## DATA SUPPLIED

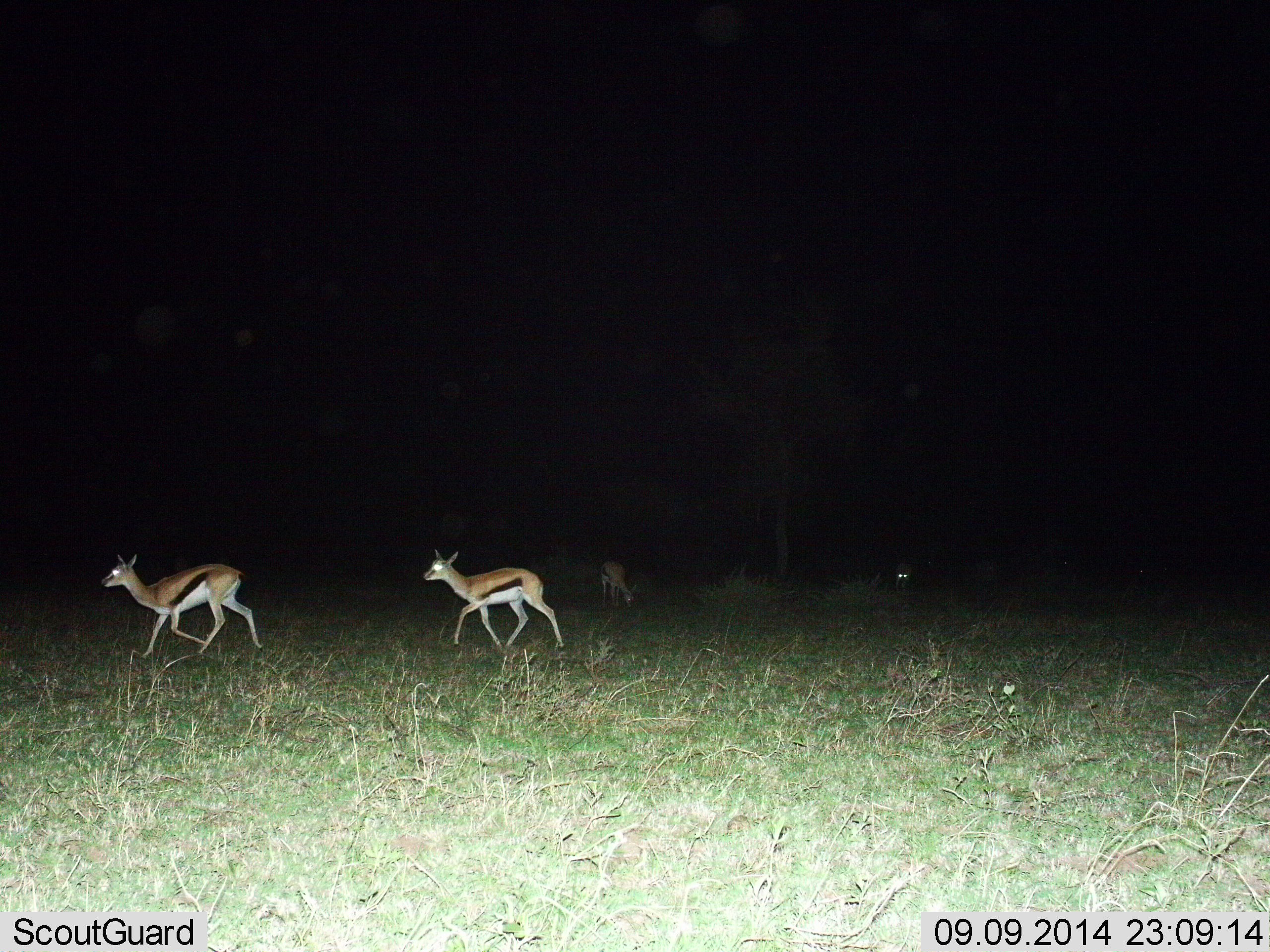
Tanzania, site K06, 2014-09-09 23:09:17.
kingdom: Animalia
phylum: Chordata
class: Mammalia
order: Artiodactyla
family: Bovidae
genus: Eudorcas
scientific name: Eudorcas thomsonii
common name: thomson's gazelle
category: gazellethomsons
Gazellethomsons (thomson's gazelle) (Eudorcas thomsonii), count 3. Behavior (volunteer vote fractions): standing 9%, resting 9%, moving 100%, interacting 0%. Young present (vote fraction): 0%. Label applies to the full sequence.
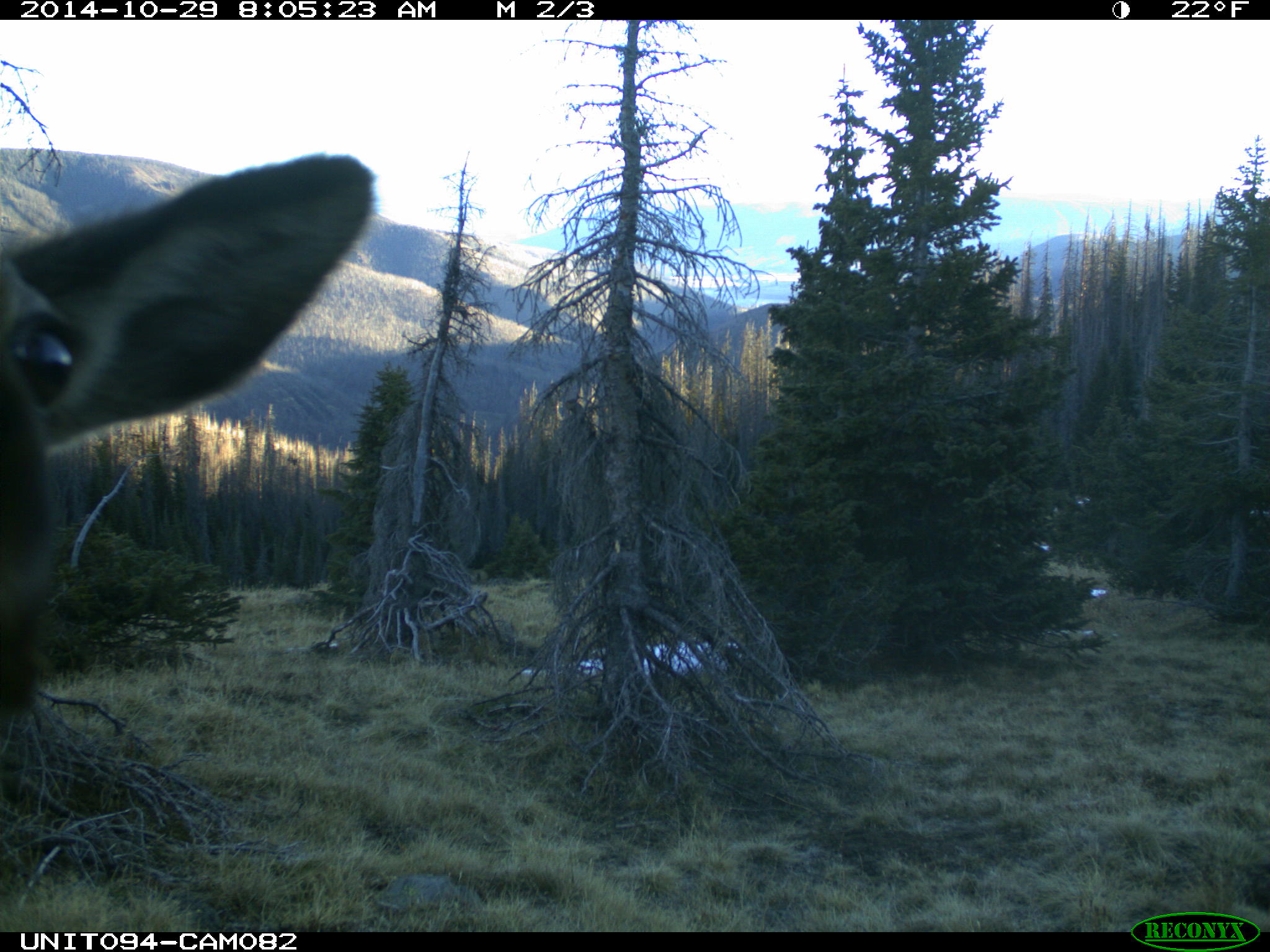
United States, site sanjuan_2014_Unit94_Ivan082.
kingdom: Animalia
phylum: Chordata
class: Mammalia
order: Artiodactyla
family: Cervidae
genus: Cervus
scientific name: Cervus elaphus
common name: red deer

## WORK REQUIRED
The whole listing should be printed again exactly as written, images excluded.

## WRITTEN RESPONSE
Tanzania, site K06, 2014-09-09 23:09:17.
kingdom: Animalia
phylum: Chordata
class: Mammalia
order: Artiodactyla
family: Bovidae
genus: Eudorcas
scientific name: Eudorcas thomsonii
common name: thomson's gazelle
category: gazellethomsons
Gazellethomsons (thomson's gazelle) (Eudorcas thomsonii), count 3. Behavior (volunteer vote fractions): standing 9%, resting 9%, moving 100%, interacting 0%. Young present (vote fraction): 0%. Label applies to the full sequence.
United States, site sanjuan_2014_Unit94_Ivan082.
kingdom: Animalia
phylum: Chordata
class: Mammalia
order: Artiodactyla
family: Cervidae
genus: Cervus
scientific name: Cervus elaphus
common name: red deer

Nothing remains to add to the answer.